_Extrait du texte_
06/09/2024

On n'est pas des monstres ! (23ème dimanche du temps)


 

« On n’est pas des monstres. C’est du sang humain qui coule dans nos veines. » Cri de douleur et de haine à l’égard de l’institution judiciaire ou du dispositif d’Etat pour, ou contre, la migration.

Les personnes détenues ne le sont pas sans raison, même si la réponse carcérale n’a que si peu de raison, alors que les prisons françaises débordent, chaque mois davantage. Les migrants ont de quoi plus encore à l’injustice et apprendre à détester le pays où ils avaient voulu se poser fuyant le leur, pour une vie moins avilie par la pauvreté ou le danger.

« On n’est pas des monstres. C’est du sang humain, là. »

Guérir, guérir, encore, toujours. Non pas nier le mal. Cela n’a rien à voir, mais soigner, prendre soin des personnes. Venir poser, si c’est possible, de la douceur sur la douleur, éteindre, si c’est possible, la haine. Consoler. « Consolez, consolez mon peuple, dit le Seigneur. » L’onguent de la douceur a pour nom fraternité, humanité.

Qui fait cela ? Chaque détenu pour son copain, chaque migrant pour son compagnon d’infortune. Non, pas toujours. Dans la haine et la douleur, on est capable du meilleur, mais du pire aussi.

Guérir, guérir, encore, toujours. Cela a assez duré. Il y en a assez du mal. Qui prétextera légitime de ne pas consoler, de ne pas pleurer avec ceux qui pleurent, ne pas rire avec ceux qui sont à la joie ? Une simple et seule proximité. Se débrouiller à faire qu’autrui, dans sa mouise, puisse trouver en moi un prochain. « Va, et toi aussi, fais de-même ! »

Éléments stockés:
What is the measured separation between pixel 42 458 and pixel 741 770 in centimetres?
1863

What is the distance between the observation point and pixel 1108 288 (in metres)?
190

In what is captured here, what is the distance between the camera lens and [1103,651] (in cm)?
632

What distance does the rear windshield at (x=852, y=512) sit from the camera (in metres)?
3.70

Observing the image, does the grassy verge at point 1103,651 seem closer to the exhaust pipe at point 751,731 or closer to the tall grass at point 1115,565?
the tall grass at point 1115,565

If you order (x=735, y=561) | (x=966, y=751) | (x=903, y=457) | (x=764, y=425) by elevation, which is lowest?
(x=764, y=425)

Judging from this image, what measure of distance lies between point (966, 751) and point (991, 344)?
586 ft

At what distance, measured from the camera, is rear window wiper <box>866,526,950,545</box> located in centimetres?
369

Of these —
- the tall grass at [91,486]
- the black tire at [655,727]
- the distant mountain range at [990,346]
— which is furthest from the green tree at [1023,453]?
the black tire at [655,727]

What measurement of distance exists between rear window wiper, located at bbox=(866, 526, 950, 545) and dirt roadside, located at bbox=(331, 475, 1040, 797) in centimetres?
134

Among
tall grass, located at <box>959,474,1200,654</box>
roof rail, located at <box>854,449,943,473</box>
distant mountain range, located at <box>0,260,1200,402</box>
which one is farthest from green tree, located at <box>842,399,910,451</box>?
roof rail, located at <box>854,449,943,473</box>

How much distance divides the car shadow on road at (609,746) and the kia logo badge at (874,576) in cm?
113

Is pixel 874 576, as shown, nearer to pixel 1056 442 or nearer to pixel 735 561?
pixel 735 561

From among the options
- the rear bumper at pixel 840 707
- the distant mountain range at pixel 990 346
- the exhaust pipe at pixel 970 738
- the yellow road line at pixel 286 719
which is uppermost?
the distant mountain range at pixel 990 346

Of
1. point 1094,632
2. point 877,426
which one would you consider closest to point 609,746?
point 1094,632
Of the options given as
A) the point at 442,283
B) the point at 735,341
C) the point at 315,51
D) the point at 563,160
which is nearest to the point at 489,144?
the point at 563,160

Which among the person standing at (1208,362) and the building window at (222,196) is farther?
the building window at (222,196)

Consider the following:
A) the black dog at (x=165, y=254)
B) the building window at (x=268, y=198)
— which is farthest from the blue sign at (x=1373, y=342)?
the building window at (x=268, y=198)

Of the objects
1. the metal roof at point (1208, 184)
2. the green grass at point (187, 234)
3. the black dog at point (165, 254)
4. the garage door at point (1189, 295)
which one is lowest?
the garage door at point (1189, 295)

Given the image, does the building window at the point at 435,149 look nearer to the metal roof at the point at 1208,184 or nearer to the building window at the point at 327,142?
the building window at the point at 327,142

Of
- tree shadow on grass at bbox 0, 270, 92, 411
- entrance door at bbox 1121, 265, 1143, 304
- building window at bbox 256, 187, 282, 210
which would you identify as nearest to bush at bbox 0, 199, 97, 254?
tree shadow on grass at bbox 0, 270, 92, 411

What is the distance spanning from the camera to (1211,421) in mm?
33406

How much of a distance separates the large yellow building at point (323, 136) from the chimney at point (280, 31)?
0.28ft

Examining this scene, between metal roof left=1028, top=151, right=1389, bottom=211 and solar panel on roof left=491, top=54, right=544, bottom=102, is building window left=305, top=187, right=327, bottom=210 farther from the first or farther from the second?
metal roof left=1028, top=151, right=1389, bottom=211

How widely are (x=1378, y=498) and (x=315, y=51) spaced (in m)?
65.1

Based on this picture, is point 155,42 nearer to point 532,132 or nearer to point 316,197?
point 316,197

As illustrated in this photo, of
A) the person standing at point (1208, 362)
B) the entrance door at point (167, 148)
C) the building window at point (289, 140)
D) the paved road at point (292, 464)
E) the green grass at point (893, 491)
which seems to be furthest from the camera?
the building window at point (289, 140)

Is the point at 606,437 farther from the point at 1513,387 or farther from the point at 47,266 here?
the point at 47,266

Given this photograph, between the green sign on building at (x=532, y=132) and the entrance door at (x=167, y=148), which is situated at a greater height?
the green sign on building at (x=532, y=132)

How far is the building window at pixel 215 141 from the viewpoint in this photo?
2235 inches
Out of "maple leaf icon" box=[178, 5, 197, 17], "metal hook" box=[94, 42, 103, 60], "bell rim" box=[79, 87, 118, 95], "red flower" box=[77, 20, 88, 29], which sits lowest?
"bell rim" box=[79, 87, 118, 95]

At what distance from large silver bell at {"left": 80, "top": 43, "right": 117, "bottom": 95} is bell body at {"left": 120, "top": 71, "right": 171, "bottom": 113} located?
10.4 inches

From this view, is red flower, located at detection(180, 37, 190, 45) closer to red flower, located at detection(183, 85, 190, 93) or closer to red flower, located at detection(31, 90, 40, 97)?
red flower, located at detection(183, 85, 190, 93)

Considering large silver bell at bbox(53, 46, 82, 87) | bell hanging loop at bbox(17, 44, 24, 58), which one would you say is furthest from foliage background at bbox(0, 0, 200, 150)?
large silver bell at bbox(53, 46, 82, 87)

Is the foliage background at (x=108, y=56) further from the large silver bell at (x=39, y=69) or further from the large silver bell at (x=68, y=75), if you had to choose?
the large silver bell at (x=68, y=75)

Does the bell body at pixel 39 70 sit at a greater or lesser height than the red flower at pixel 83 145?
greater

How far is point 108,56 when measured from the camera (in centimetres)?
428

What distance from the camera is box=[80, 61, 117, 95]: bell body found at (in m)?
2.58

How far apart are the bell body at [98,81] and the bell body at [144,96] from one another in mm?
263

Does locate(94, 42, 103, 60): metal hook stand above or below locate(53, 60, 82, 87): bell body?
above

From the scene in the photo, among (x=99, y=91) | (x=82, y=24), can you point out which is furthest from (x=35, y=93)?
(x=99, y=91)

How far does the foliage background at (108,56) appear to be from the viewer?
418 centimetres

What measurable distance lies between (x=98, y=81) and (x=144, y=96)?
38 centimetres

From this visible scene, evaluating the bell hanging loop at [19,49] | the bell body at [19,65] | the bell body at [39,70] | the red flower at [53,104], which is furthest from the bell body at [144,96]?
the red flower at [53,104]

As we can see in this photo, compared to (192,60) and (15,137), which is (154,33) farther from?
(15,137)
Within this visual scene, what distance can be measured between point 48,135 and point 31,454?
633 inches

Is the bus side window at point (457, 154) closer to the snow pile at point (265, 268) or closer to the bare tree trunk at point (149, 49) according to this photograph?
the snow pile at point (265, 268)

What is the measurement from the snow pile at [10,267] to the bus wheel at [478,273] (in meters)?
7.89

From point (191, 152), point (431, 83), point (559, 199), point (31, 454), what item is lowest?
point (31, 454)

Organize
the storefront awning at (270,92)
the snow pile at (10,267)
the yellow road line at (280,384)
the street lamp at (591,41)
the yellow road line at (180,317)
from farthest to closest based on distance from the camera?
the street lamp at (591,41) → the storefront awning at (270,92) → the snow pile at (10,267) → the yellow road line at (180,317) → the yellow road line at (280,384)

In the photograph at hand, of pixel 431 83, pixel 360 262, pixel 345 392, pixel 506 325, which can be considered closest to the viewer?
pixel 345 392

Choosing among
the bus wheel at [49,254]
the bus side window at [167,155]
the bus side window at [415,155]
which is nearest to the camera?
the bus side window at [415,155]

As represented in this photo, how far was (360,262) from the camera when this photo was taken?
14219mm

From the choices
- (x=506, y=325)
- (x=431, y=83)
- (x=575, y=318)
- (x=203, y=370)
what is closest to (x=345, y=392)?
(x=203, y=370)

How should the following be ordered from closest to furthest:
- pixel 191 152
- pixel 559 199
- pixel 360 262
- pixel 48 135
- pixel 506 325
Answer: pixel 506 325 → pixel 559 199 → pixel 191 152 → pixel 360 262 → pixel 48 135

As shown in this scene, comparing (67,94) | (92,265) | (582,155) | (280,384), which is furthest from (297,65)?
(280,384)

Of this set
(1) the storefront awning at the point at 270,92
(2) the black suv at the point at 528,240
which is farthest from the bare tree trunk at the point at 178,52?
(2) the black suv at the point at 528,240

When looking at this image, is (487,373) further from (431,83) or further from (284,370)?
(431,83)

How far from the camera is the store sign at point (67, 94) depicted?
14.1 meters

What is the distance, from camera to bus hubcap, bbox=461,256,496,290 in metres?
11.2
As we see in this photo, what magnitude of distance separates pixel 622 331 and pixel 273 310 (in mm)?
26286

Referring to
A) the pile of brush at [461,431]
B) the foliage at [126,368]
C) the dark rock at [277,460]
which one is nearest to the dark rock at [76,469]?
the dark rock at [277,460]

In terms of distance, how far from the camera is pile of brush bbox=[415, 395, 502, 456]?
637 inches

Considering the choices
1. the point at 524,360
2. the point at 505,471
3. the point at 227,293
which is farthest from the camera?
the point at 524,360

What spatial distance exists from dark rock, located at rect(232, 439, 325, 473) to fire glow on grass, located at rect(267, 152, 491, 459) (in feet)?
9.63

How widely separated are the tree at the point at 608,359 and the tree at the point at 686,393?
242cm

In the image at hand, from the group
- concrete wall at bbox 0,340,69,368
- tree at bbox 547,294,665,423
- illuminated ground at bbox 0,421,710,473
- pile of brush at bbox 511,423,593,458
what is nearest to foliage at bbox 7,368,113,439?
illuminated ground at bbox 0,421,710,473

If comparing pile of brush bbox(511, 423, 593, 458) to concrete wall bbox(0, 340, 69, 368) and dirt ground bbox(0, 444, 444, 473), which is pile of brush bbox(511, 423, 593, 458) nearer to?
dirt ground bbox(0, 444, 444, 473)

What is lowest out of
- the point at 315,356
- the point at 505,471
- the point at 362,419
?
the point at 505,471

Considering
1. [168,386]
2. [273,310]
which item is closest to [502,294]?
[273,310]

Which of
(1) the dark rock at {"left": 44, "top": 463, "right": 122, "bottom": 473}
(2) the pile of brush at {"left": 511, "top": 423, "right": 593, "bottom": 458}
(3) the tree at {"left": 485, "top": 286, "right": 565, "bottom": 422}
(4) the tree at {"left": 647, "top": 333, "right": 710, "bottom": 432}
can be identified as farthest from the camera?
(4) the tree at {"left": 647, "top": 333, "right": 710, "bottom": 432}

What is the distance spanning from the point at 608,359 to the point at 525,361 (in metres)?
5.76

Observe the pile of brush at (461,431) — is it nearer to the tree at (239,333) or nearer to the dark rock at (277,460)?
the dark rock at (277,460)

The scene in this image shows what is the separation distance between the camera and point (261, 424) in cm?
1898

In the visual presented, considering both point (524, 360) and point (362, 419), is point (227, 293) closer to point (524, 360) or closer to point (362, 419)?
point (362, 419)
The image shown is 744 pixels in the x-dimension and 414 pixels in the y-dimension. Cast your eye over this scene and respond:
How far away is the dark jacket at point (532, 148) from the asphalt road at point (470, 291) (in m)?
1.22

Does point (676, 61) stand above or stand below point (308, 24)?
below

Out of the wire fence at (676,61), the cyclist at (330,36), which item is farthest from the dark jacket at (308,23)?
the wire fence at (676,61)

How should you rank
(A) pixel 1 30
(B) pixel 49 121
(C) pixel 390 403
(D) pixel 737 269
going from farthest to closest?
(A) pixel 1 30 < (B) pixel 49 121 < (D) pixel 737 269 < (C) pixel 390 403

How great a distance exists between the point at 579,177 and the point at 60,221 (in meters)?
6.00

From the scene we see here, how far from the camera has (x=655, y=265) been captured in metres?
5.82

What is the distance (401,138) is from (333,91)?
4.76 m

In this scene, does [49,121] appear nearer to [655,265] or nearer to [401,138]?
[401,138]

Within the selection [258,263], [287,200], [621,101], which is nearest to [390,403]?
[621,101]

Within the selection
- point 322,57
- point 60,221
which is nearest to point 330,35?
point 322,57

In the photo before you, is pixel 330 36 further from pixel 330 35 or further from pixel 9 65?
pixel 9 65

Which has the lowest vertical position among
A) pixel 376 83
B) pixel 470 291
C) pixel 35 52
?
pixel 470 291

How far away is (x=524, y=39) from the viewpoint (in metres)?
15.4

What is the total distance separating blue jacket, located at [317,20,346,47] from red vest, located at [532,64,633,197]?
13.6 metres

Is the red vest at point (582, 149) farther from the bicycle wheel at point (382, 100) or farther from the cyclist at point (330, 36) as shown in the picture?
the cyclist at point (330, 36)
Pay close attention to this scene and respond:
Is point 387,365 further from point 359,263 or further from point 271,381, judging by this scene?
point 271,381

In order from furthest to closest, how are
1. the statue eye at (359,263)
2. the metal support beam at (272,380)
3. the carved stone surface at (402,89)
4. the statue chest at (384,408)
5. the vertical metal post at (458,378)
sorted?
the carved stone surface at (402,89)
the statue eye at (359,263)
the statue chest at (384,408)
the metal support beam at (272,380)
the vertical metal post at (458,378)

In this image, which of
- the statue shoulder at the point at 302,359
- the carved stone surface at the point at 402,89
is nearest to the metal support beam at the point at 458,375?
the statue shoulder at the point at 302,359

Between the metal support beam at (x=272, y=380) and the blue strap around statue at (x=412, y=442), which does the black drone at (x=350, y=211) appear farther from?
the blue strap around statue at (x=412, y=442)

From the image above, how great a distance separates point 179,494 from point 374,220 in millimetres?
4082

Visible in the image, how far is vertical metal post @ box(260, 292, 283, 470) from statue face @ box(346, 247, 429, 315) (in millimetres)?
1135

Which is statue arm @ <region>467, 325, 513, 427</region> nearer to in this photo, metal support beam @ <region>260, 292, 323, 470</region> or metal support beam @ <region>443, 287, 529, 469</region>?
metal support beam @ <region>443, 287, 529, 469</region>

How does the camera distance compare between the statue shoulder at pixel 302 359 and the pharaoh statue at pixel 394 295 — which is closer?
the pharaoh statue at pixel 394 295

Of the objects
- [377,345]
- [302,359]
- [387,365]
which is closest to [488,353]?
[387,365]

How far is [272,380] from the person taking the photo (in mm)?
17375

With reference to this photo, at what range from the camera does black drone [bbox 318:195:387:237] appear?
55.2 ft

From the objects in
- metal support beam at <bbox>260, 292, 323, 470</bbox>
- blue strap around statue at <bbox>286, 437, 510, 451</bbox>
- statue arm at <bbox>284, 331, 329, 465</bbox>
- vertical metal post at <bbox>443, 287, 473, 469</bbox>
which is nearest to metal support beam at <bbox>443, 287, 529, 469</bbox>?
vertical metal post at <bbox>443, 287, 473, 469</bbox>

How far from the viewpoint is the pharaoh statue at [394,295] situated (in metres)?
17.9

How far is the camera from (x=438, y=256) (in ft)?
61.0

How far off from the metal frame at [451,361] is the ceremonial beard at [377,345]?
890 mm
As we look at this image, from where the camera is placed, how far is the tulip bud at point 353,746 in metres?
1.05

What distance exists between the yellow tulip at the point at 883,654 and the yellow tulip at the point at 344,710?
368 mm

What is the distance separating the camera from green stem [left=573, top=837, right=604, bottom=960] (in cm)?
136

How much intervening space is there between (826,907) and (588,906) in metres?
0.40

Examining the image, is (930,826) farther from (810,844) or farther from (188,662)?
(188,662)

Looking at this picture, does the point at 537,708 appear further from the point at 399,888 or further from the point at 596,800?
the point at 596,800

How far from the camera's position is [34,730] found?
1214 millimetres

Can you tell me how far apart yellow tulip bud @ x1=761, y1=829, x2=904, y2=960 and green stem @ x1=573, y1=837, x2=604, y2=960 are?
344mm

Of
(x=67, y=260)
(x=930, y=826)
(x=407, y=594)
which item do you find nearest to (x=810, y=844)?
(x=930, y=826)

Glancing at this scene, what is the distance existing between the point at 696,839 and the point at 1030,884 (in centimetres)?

_Consignes de travail_
Relevez tous les passages placés entre guillemets dans le texte « On n'est pas des monstres ! ».

_Corrigé_
- « On n’est pas des monstres. C’est du sang humain qui coule dans nos veines. »
- « On n’est pas des monstres. C’est du sang humain, là. »
- « Consolez, consolez mon peuple, dit le Seigneur. »
- « Va, et toi aussi, fais de-même ! »